Maître [P] reconnaît le règlement de 1.236 € TTC
3. Sur les diligences réalisées :
' Les factures comportent les diligences auxquelles elles se rapportent.
' Les pièces produites établissent la matérialité des diligences effectuées dans l'intérêt de Madame [R] [X].
' Les frais sont justifiés par les pièces produites.
' Maître [P] a émis des factures de montants modérés pour une somme totale de 2.569 € TTC soit 793 € TTC au titre des frais et 1 776 € TTC à titre d'honoraires.
En conclusion,
' Madame [R] [X] n'est pas fondée en sa contestation des factures émises.
' Il y a lieu de faire droit à la demande reconventionnelle et de fixer les honoraires dus par Madame [R] [X] à Maître [P], à la somme de 1 480 € HT soit 1 776 euros TTC (mille sept cent soixante-seize euros TTC) et les frais à la somme totale de 793 euros TTC (sept cent quatre-vingt-treize euros toutes taxes comprises).

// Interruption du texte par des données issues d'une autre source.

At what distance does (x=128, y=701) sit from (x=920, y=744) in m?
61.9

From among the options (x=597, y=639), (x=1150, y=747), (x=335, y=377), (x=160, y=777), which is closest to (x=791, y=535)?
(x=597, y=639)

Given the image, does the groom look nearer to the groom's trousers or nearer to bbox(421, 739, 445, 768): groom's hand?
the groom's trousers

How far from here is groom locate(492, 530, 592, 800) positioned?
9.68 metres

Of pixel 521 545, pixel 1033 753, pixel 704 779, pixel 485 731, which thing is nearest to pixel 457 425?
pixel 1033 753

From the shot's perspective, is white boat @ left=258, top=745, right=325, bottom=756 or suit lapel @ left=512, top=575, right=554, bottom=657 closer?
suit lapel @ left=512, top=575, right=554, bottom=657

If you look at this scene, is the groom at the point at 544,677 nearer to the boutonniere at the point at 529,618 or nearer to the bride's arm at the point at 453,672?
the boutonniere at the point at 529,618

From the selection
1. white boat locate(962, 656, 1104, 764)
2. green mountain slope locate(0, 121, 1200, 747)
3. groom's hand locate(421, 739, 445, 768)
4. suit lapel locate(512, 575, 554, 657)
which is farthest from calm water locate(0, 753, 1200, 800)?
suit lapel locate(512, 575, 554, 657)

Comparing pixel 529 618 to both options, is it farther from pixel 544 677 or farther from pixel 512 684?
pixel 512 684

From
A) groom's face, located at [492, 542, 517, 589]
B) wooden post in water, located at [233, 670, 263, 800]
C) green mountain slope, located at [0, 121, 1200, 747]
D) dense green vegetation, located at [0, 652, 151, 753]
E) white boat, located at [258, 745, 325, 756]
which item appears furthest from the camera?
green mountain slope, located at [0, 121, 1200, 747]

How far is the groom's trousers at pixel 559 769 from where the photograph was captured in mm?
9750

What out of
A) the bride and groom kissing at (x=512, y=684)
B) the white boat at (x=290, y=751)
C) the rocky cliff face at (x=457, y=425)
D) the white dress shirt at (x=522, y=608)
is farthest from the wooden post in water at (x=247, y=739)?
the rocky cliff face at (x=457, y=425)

Sous déduction des sommes réglées de 1 030 € HT soit 1.236 € TTC.
Il est rappelé que l'exécution provisoire de la présente décision est de droit à hauteur de 1500 euros HT conformément aux dispositions du décret n° 2021-1322 du 11 octobre 2021 modifiant le décret du 27 novembre 1991.'.
A hauteur d'appel, l'essentiel du débat porte sur l'utilité du travail accompli par l'avocat et la stratégie qu'il a adoptée, qui sont critiquées par Mme [W] [G] [R] [X].
Toutefois, Mme [W] [G] [R] [X] ne conteste pas sérieusement la réalité des diligences revendiquées par son avocat.
En tout état de cause, il convient de rappeler qu'il n'entre pas dans les pouvoirs du juge de l'honoraire de se prononcer sur une demande tendant à la réparation, par la voie de la diminution des honoraires ou de l'allocation de dommages et intérêts, de manquements invoqués contre un avocat. Seul le juge du droit commun pourrait être saisi par Mme [W] [G] [R] [X] à cet égard.
Or, s'agissant des diligences qui ont donné lieu à facturation d'honoraires, outre que la réalité de ces diligences n'est pas contestée par la cliente, il apparaît qu'au vu des pièces communiquées, la SCP Chouraqui-[P] justifie avoir assisté et représenté son client afin de contester la mesure de liquidation judiciaire.
Enfin, il n'est pas établi que celles-ci étaient manifestement inutiles, selon l'acception rappelée ci-avant.
Ces diligences correspondent incontestablement à un travail qui a été réalisé et qui doit donc être rémunéré.
Dès lors qu'au vu des pièces en débat, les constatations opérées par le délégataire du bâtonnier ne sont aucunement remises en cause, sa décision sera entièrement confirmée et les demandes contraires de Mme [W] [G] [R] [X] seront rejetées.
Les dépens seront mis à la charge de Mme [W] [G] [R] [X], qui a échoué dans son recours.
PAR CES MOTIFS
Statuant publiquement, en dernier ressort, par ordonnance contradictoire, prononcée par mise à disposition au greffe,
' confirme la décision déférée en toutes ses dispositions ;
' condamne Mme [W] [G] [R] [X] aux dépens ;
' condamne Mme [W] [G] [R] [X] à payer à la SCP Chouraqui-[P] une somme de neuf cent cinquante (950) euros sur le fondement de l'article 700 du code de procédure civile;
' dit qu'en application de l'article 177 du décret n° 91-1197 du 27 novembre 1991, la décision sera notifiée aux parties par le greffe de la cour suivant lettre recommandée avec accusé de réception;
' rejette toute demande plus ample ou contraire des parties.